Мир застонал отчаянно и зажмурился, пытаясь взять себя в руки.

— Пожалуйста… Просто не оставляйте его одного…

Длинные гудки…

Страхов был трезв. И одет. И только на столике у кровати стояла непочатая бутылка дорогущего коньяка, а рубашка была расстегнута на груди. Он шагнул в сторону, пропуская Мира в номер, и захлопнул дверь, а потом осторожно обнял его, точно боясь, что тот оттолкнёт, наорёт, прогонит к чертям.

— Он улетел, да?

— Да. Я не успел, — Мир с тихим стоном уткнулся лицом в его шею. — Мне страшно, Пьер… Мне так страшно… Я не смогу объяснить ему то, чего не понимаю сам. А он меня не простит…

— Хочешь, я сам к нему пойду? — тихо спросил Пётр, поглаживая его плечи и напряжённую спину. — Я всё объясню. Я буду с тобой столько, сколько скажешь, а потом уйду, если нужно. Я не хочу, чтобы тебе было плохо, Мир.

— Ты… Нет, Пьер. Я… люблю тебя. Может, не так, как ты хочешь, не так, как Макса, но люблю. Я не знаю, как это возможно. Я с ума от этого схожу! Но я не хочу потерять еще и тебя.

— Не сходи, не нужно… — Пётр легонько встряхнул его и посмотрел в глаза. — Мир, это случилось и я… благодарен тебе за твою любовь…

Обнимать Мира было счастьем, чувствовать, как быстро и отчаянно бьется его сердце. Но так больно осознавать, что ему плохо, ведь вторая его половинка…

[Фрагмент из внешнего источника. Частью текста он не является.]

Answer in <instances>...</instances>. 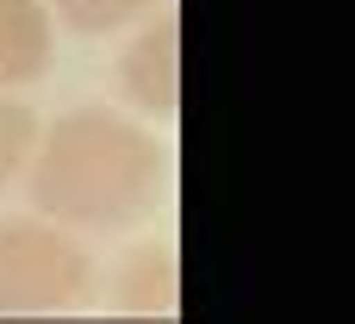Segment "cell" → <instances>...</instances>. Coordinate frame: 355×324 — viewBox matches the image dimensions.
Instances as JSON below:
<instances>
[{
  "instance_id": "obj_3",
  "label": "cell",
  "mask_w": 355,
  "mask_h": 324,
  "mask_svg": "<svg viewBox=\"0 0 355 324\" xmlns=\"http://www.w3.org/2000/svg\"><path fill=\"white\" fill-rule=\"evenodd\" d=\"M175 44H181V25L175 19H156L131 50H125V94L144 106V112H156V119H168L175 112V100H181V56H175Z\"/></svg>"
},
{
  "instance_id": "obj_6",
  "label": "cell",
  "mask_w": 355,
  "mask_h": 324,
  "mask_svg": "<svg viewBox=\"0 0 355 324\" xmlns=\"http://www.w3.org/2000/svg\"><path fill=\"white\" fill-rule=\"evenodd\" d=\"M144 6H156V0H56V12H62L75 31H112V25L137 19Z\"/></svg>"
},
{
  "instance_id": "obj_7",
  "label": "cell",
  "mask_w": 355,
  "mask_h": 324,
  "mask_svg": "<svg viewBox=\"0 0 355 324\" xmlns=\"http://www.w3.org/2000/svg\"><path fill=\"white\" fill-rule=\"evenodd\" d=\"M31 137H37L31 112H25V106H12V100H0V187L12 181V169H25Z\"/></svg>"
},
{
  "instance_id": "obj_4",
  "label": "cell",
  "mask_w": 355,
  "mask_h": 324,
  "mask_svg": "<svg viewBox=\"0 0 355 324\" xmlns=\"http://www.w3.org/2000/svg\"><path fill=\"white\" fill-rule=\"evenodd\" d=\"M50 62V19L37 0H0V87L6 81H37Z\"/></svg>"
},
{
  "instance_id": "obj_2",
  "label": "cell",
  "mask_w": 355,
  "mask_h": 324,
  "mask_svg": "<svg viewBox=\"0 0 355 324\" xmlns=\"http://www.w3.org/2000/svg\"><path fill=\"white\" fill-rule=\"evenodd\" d=\"M87 293V256L69 231L12 219L0 225V318L62 312Z\"/></svg>"
},
{
  "instance_id": "obj_5",
  "label": "cell",
  "mask_w": 355,
  "mask_h": 324,
  "mask_svg": "<svg viewBox=\"0 0 355 324\" xmlns=\"http://www.w3.org/2000/svg\"><path fill=\"white\" fill-rule=\"evenodd\" d=\"M119 306L125 312H168L175 306V250L168 244H156V250H144V256L125 262Z\"/></svg>"
},
{
  "instance_id": "obj_1",
  "label": "cell",
  "mask_w": 355,
  "mask_h": 324,
  "mask_svg": "<svg viewBox=\"0 0 355 324\" xmlns=\"http://www.w3.org/2000/svg\"><path fill=\"white\" fill-rule=\"evenodd\" d=\"M156 181H162V150L137 125L112 112H69L37 150L31 200L44 219L62 225H125Z\"/></svg>"
}]
</instances>
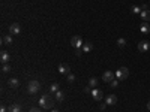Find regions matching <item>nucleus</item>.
Returning <instances> with one entry per match:
<instances>
[{
  "instance_id": "9",
  "label": "nucleus",
  "mask_w": 150,
  "mask_h": 112,
  "mask_svg": "<svg viewBox=\"0 0 150 112\" xmlns=\"http://www.w3.org/2000/svg\"><path fill=\"white\" fill-rule=\"evenodd\" d=\"M149 48H150L149 41H141V42L138 43V51H140V52H146V51H149Z\"/></svg>"
},
{
  "instance_id": "8",
  "label": "nucleus",
  "mask_w": 150,
  "mask_h": 112,
  "mask_svg": "<svg viewBox=\"0 0 150 112\" xmlns=\"http://www.w3.org/2000/svg\"><path fill=\"white\" fill-rule=\"evenodd\" d=\"M114 73H113V72L111 70H107V72H104V75H102V79L104 81H105V82H111L113 79H114Z\"/></svg>"
},
{
  "instance_id": "1",
  "label": "nucleus",
  "mask_w": 150,
  "mask_h": 112,
  "mask_svg": "<svg viewBox=\"0 0 150 112\" xmlns=\"http://www.w3.org/2000/svg\"><path fill=\"white\" fill-rule=\"evenodd\" d=\"M39 105H41L42 109H53L54 100L51 99L50 94H44V96H41V99H39Z\"/></svg>"
},
{
  "instance_id": "22",
  "label": "nucleus",
  "mask_w": 150,
  "mask_h": 112,
  "mask_svg": "<svg viewBox=\"0 0 150 112\" xmlns=\"http://www.w3.org/2000/svg\"><path fill=\"white\" fill-rule=\"evenodd\" d=\"M132 12H134V14H141V8H140V6H132Z\"/></svg>"
},
{
  "instance_id": "17",
  "label": "nucleus",
  "mask_w": 150,
  "mask_h": 112,
  "mask_svg": "<svg viewBox=\"0 0 150 112\" xmlns=\"http://www.w3.org/2000/svg\"><path fill=\"white\" fill-rule=\"evenodd\" d=\"M9 58H11V57H9V54H8V52H5V51L2 52V55H0V60H2V63H3V64H8Z\"/></svg>"
},
{
  "instance_id": "11",
  "label": "nucleus",
  "mask_w": 150,
  "mask_h": 112,
  "mask_svg": "<svg viewBox=\"0 0 150 112\" xmlns=\"http://www.w3.org/2000/svg\"><path fill=\"white\" fill-rule=\"evenodd\" d=\"M140 31H141V33H144V35H149V33H150V24L144 21V23L140 25Z\"/></svg>"
},
{
  "instance_id": "3",
  "label": "nucleus",
  "mask_w": 150,
  "mask_h": 112,
  "mask_svg": "<svg viewBox=\"0 0 150 112\" xmlns=\"http://www.w3.org/2000/svg\"><path fill=\"white\" fill-rule=\"evenodd\" d=\"M116 78L119 81H123V79H126V78L129 76V69L128 67H120V69H117V72H116Z\"/></svg>"
},
{
  "instance_id": "28",
  "label": "nucleus",
  "mask_w": 150,
  "mask_h": 112,
  "mask_svg": "<svg viewBox=\"0 0 150 112\" xmlns=\"http://www.w3.org/2000/svg\"><path fill=\"white\" fill-rule=\"evenodd\" d=\"M30 112H42V111H41V108H32Z\"/></svg>"
},
{
  "instance_id": "27",
  "label": "nucleus",
  "mask_w": 150,
  "mask_h": 112,
  "mask_svg": "<svg viewBox=\"0 0 150 112\" xmlns=\"http://www.w3.org/2000/svg\"><path fill=\"white\" fill-rule=\"evenodd\" d=\"M75 55H77V57L81 55V48H75Z\"/></svg>"
},
{
  "instance_id": "2",
  "label": "nucleus",
  "mask_w": 150,
  "mask_h": 112,
  "mask_svg": "<svg viewBox=\"0 0 150 112\" xmlns=\"http://www.w3.org/2000/svg\"><path fill=\"white\" fill-rule=\"evenodd\" d=\"M39 88H41V84H39V81H36V79L29 81V84H27V91H29L30 94L39 93Z\"/></svg>"
},
{
  "instance_id": "16",
  "label": "nucleus",
  "mask_w": 150,
  "mask_h": 112,
  "mask_svg": "<svg viewBox=\"0 0 150 112\" xmlns=\"http://www.w3.org/2000/svg\"><path fill=\"white\" fill-rule=\"evenodd\" d=\"M54 97H56V100H57V102H63V100H65V93L59 90L57 93H54Z\"/></svg>"
},
{
  "instance_id": "18",
  "label": "nucleus",
  "mask_w": 150,
  "mask_h": 112,
  "mask_svg": "<svg viewBox=\"0 0 150 112\" xmlns=\"http://www.w3.org/2000/svg\"><path fill=\"white\" fill-rule=\"evenodd\" d=\"M59 90H60V85H59L57 82H53L50 85V93H57Z\"/></svg>"
},
{
  "instance_id": "20",
  "label": "nucleus",
  "mask_w": 150,
  "mask_h": 112,
  "mask_svg": "<svg viewBox=\"0 0 150 112\" xmlns=\"http://www.w3.org/2000/svg\"><path fill=\"white\" fill-rule=\"evenodd\" d=\"M98 84H99V81H98L96 78H90V79H89V87L96 88V87H98Z\"/></svg>"
},
{
  "instance_id": "24",
  "label": "nucleus",
  "mask_w": 150,
  "mask_h": 112,
  "mask_svg": "<svg viewBox=\"0 0 150 112\" xmlns=\"http://www.w3.org/2000/svg\"><path fill=\"white\" fill-rule=\"evenodd\" d=\"M110 85H111V87H113V88H116V87H117V85H119V79H113L111 82H110Z\"/></svg>"
},
{
  "instance_id": "4",
  "label": "nucleus",
  "mask_w": 150,
  "mask_h": 112,
  "mask_svg": "<svg viewBox=\"0 0 150 112\" xmlns=\"http://www.w3.org/2000/svg\"><path fill=\"white\" fill-rule=\"evenodd\" d=\"M71 45H72L74 48H83L84 42L80 36H74V37H71Z\"/></svg>"
},
{
  "instance_id": "13",
  "label": "nucleus",
  "mask_w": 150,
  "mask_h": 112,
  "mask_svg": "<svg viewBox=\"0 0 150 112\" xmlns=\"http://www.w3.org/2000/svg\"><path fill=\"white\" fill-rule=\"evenodd\" d=\"M140 15H141V19H143V21H146V23H149V21H150V9L143 11Z\"/></svg>"
},
{
  "instance_id": "12",
  "label": "nucleus",
  "mask_w": 150,
  "mask_h": 112,
  "mask_svg": "<svg viewBox=\"0 0 150 112\" xmlns=\"http://www.w3.org/2000/svg\"><path fill=\"white\" fill-rule=\"evenodd\" d=\"M8 85H9L11 88H14V90H15V88L20 87V81L17 79V78H11V79L8 81Z\"/></svg>"
},
{
  "instance_id": "6",
  "label": "nucleus",
  "mask_w": 150,
  "mask_h": 112,
  "mask_svg": "<svg viewBox=\"0 0 150 112\" xmlns=\"http://www.w3.org/2000/svg\"><path fill=\"white\" fill-rule=\"evenodd\" d=\"M59 72H60L62 75H69V73H71V67H69V64H66V63L59 64Z\"/></svg>"
},
{
  "instance_id": "10",
  "label": "nucleus",
  "mask_w": 150,
  "mask_h": 112,
  "mask_svg": "<svg viewBox=\"0 0 150 112\" xmlns=\"http://www.w3.org/2000/svg\"><path fill=\"white\" fill-rule=\"evenodd\" d=\"M105 103H107V105H110V106H114V105H117V97H116L114 94H110V96L107 97Z\"/></svg>"
},
{
  "instance_id": "7",
  "label": "nucleus",
  "mask_w": 150,
  "mask_h": 112,
  "mask_svg": "<svg viewBox=\"0 0 150 112\" xmlns=\"http://www.w3.org/2000/svg\"><path fill=\"white\" fill-rule=\"evenodd\" d=\"M90 94H92V97L95 99V100H102V97H104L102 90H99V88H93Z\"/></svg>"
},
{
  "instance_id": "5",
  "label": "nucleus",
  "mask_w": 150,
  "mask_h": 112,
  "mask_svg": "<svg viewBox=\"0 0 150 112\" xmlns=\"http://www.w3.org/2000/svg\"><path fill=\"white\" fill-rule=\"evenodd\" d=\"M9 33L11 35H20L21 33V25H20L18 23H14L9 25Z\"/></svg>"
},
{
  "instance_id": "21",
  "label": "nucleus",
  "mask_w": 150,
  "mask_h": 112,
  "mask_svg": "<svg viewBox=\"0 0 150 112\" xmlns=\"http://www.w3.org/2000/svg\"><path fill=\"white\" fill-rule=\"evenodd\" d=\"M117 45H119V48H125L126 47V39H123V37L117 39Z\"/></svg>"
},
{
  "instance_id": "29",
  "label": "nucleus",
  "mask_w": 150,
  "mask_h": 112,
  "mask_svg": "<svg viewBox=\"0 0 150 112\" xmlns=\"http://www.w3.org/2000/svg\"><path fill=\"white\" fill-rule=\"evenodd\" d=\"M0 112H8V108H6V106H5V105H3V106H2V108H0Z\"/></svg>"
},
{
  "instance_id": "31",
  "label": "nucleus",
  "mask_w": 150,
  "mask_h": 112,
  "mask_svg": "<svg viewBox=\"0 0 150 112\" xmlns=\"http://www.w3.org/2000/svg\"><path fill=\"white\" fill-rule=\"evenodd\" d=\"M51 112H59V111H57V109H53V111H51Z\"/></svg>"
},
{
  "instance_id": "23",
  "label": "nucleus",
  "mask_w": 150,
  "mask_h": 112,
  "mask_svg": "<svg viewBox=\"0 0 150 112\" xmlns=\"http://www.w3.org/2000/svg\"><path fill=\"white\" fill-rule=\"evenodd\" d=\"M11 70V67H9V64H3V67H2V72L3 73H8V72Z\"/></svg>"
},
{
  "instance_id": "25",
  "label": "nucleus",
  "mask_w": 150,
  "mask_h": 112,
  "mask_svg": "<svg viewBox=\"0 0 150 112\" xmlns=\"http://www.w3.org/2000/svg\"><path fill=\"white\" fill-rule=\"evenodd\" d=\"M66 76H68V81H69V82H74V81H75V76H74L72 73H69V75H66Z\"/></svg>"
},
{
  "instance_id": "19",
  "label": "nucleus",
  "mask_w": 150,
  "mask_h": 112,
  "mask_svg": "<svg viewBox=\"0 0 150 112\" xmlns=\"http://www.w3.org/2000/svg\"><path fill=\"white\" fill-rule=\"evenodd\" d=\"M92 49H93V43H90V42H86V43L83 45V51H84V52H90Z\"/></svg>"
},
{
  "instance_id": "26",
  "label": "nucleus",
  "mask_w": 150,
  "mask_h": 112,
  "mask_svg": "<svg viewBox=\"0 0 150 112\" xmlns=\"http://www.w3.org/2000/svg\"><path fill=\"white\" fill-rule=\"evenodd\" d=\"M92 90H93V88H92V87H89V85H87V87H86V88H84V93H87V94H90V93H92Z\"/></svg>"
},
{
  "instance_id": "15",
  "label": "nucleus",
  "mask_w": 150,
  "mask_h": 112,
  "mask_svg": "<svg viewBox=\"0 0 150 112\" xmlns=\"http://www.w3.org/2000/svg\"><path fill=\"white\" fill-rule=\"evenodd\" d=\"M9 112H21V105L20 103H14L9 106Z\"/></svg>"
},
{
  "instance_id": "14",
  "label": "nucleus",
  "mask_w": 150,
  "mask_h": 112,
  "mask_svg": "<svg viewBox=\"0 0 150 112\" xmlns=\"http://www.w3.org/2000/svg\"><path fill=\"white\" fill-rule=\"evenodd\" d=\"M2 42H3V45H12L14 39H12V36H11V35H6V36H3V37H2Z\"/></svg>"
},
{
  "instance_id": "30",
  "label": "nucleus",
  "mask_w": 150,
  "mask_h": 112,
  "mask_svg": "<svg viewBox=\"0 0 150 112\" xmlns=\"http://www.w3.org/2000/svg\"><path fill=\"white\" fill-rule=\"evenodd\" d=\"M147 109H149V111H150V102H149V103H147Z\"/></svg>"
}]
</instances>
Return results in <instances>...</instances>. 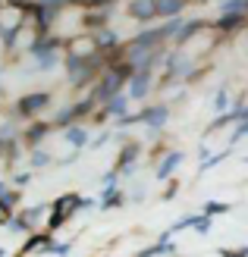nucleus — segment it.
Masks as SVG:
<instances>
[{
	"label": "nucleus",
	"mask_w": 248,
	"mask_h": 257,
	"mask_svg": "<svg viewBox=\"0 0 248 257\" xmlns=\"http://www.w3.org/2000/svg\"><path fill=\"white\" fill-rule=\"evenodd\" d=\"M163 119H167V107H154V110L145 113V122L148 125H163Z\"/></svg>",
	"instance_id": "8"
},
{
	"label": "nucleus",
	"mask_w": 248,
	"mask_h": 257,
	"mask_svg": "<svg viewBox=\"0 0 248 257\" xmlns=\"http://www.w3.org/2000/svg\"><path fill=\"white\" fill-rule=\"evenodd\" d=\"M113 44H116L113 32H98V47H101V50H110Z\"/></svg>",
	"instance_id": "10"
},
{
	"label": "nucleus",
	"mask_w": 248,
	"mask_h": 257,
	"mask_svg": "<svg viewBox=\"0 0 248 257\" xmlns=\"http://www.w3.org/2000/svg\"><path fill=\"white\" fill-rule=\"evenodd\" d=\"M179 160H182V154H179V151H173V154H167V160L160 163V170H157V176H160V179H167V176H170V170H173V166H179Z\"/></svg>",
	"instance_id": "7"
},
{
	"label": "nucleus",
	"mask_w": 248,
	"mask_h": 257,
	"mask_svg": "<svg viewBox=\"0 0 248 257\" xmlns=\"http://www.w3.org/2000/svg\"><path fill=\"white\" fill-rule=\"evenodd\" d=\"M85 128H69V132H66V141H69V145H85Z\"/></svg>",
	"instance_id": "11"
},
{
	"label": "nucleus",
	"mask_w": 248,
	"mask_h": 257,
	"mask_svg": "<svg viewBox=\"0 0 248 257\" xmlns=\"http://www.w3.org/2000/svg\"><path fill=\"white\" fill-rule=\"evenodd\" d=\"M126 69H110L107 75H104V82L98 85V100H110L113 94H120V85L126 82Z\"/></svg>",
	"instance_id": "1"
},
{
	"label": "nucleus",
	"mask_w": 248,
	"mask_h": 257,
	"mask_svg": "<svg viewBox=\"0 0 248 257\" xmlns=\"http://www.w3.org/2000/svg\"><path fill=\"white\" fill-rule=\"evenodd\" d=\"M79 204H82V201L75 198V195H66V198L57 204V216H54V223H50V226H60V223H63V220H66V216L75 210V207H79Z\"/></svg>",
	"instance_id": "4"
},
{
	"label": "nucleus",
	"mask_w": 248,
	"mask_h": 257,
	"mask_svg": "<svg viewBox=\"0 0 248 257\" xmlns=\"http://www.w3.org/2000/svg\"><path fill=\"white\" fill-rule=\"evenodd\" d=\"M126 104H129L126 94H113V97L107 100V110H110V113H126Z\"/></svg>",
	"instance_id": "9"
},
{
	"label": "nucleus",
	"mask_w": 248,
	"mask_h": 257,
	"mask_svg": "<svg viewBox=\"0 0 248 257\" xmlns=\"http://www.w3.org/2000/svg\"><path fill=\"white\" fill-rule=\"evenodd\" d=\"M47 94H29V97H25L22 100V104H19V110L25 113V116H32V113H38V110H44L47 107Z\"/></svg>",
	"instance_id": "5"
},
{
	"label": "nucleus",
	"mask_w": 248,
	"mask_h": 257,
	"mask_svg": "<svg viewBox=\"0 0 248 257\" xmlns=\"http://www.w3.org/2000/svg\"><path fill=\"white\" fill-rule=\"evenodd\" d=\"M229 104V97H226V91H220V97H217V107H226Z\"/></svg>",
	"instance_id": "12"
},
{
	"label": "nucleus",
	"mask_w": 248,
	"mask_h": 257,
	"mask_svg": "<svg viewBox=\"0 0 248 257\" xmlns=\"http://www.w3.org/2000/svg\"><path fill=\"white\" fill-rule=\"evenodd\" d=\"M148 88H151V69H138L132 75V82H129V97H145L148 94Z\"/></svg>",
	"instance_id": "2"
},
{
	"label": "nucleus",
	"mask_w": 248,
	"mask_h": 257,
	"mask_svg": "<svg viewBox=\"0 0 248 257\" xmlns=\"http://www.w3.org/2000/svg\"><path fill=\"white\" fill-rule=\"evenodd\" d=\"M16 4H19V0H16Z\"/></svg>",
	"instance_id": "14"
},
{
	"label": "nucleus",
	"mask_w": 248,
	"mask_h": 257,
	"mask_svg": "<svg viewBox=\"0 0 248 257\" xmlns=\"http://www.w3.org/2000/svg\"><path fill=\"white\" fill-rule=\"evenodd\" d=\"M182 7H186V0H157V13H160V16H173V13H179Z\"/></svg>",
	"instance_id": "6"
},
{
	"label": "nucleus",
	"mask_w": 248,
	"mask_h": 257,
	"mask_svg": "<svg viewBox=\"0 0 248 257\" xmlns=\"http://www.w3.org/2000/svg\"><path fill=\"white\" fill-rule=\"evenodd\" d=\"M4 213H7V207H4V204H0V220H4Z\"/></svg>",
	"instance_id": "13"
},
{
	"label": "nucleus",
	"mask_w": 248,
	"mask_h": 257,
	"mask_svg": "<svg viewBox=\"0 0 248 257\" xmlns=\"http://www.w3.org/2000/svg\"><path fill=\"white\" fill-rule=\"evenodd\" d=\"M129 16H135V19L157 16V0H132V4H129Z\"/></svg>",
	"instance_id": "3"
}]
</instances>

— Он не оставит тебя, не сможет. Ведь он тебя любит. Слышишь? Он тебя любит.

— Я надеюсь только на это, — с отчаянным выдохом произнес Мир. — Спасибо тебе… Спасибо.

12.

— Влад, — Дима вошёл в кабинет тихо, и, обняв Соколовского со спины, вздохнул. — Нам нужно поговорить. У нас большая проблема. У нас… А вернее у наших с тобой младших.

Сколько лет прошло, но он всё ещё иногда поверить не мог, что Влад с ним, что рядом, что по-прежнему любит. И лишь иногда душу сковывал ужас: что бы с ними было, не пересекись однажды судьбы их сыновей.

— Что случилось? — Влад оторвал взгляд от бумаг и поднял голову. Потерся щекой о руку Димы и застыл, внутренне собираясь.

— Долгая история, — Бикбаев-старший отстранился и присел на краешек его рабочего стола. Рассказывать Дима умел. Красиво и с юмором, лаконично и по делу, если было нужно. Но здесь… Как объяснить, что творится в глубинах бикбаевской души? Тем более, как объяснить, что на самом деле причиняет настоящую боль? Он вздохнул и начал рассказывать. Совсем так же, как говорил Мир. Без прикрас, не оправдывая, но и не сожалея, глядя прямо в глаза самому любимому человеку.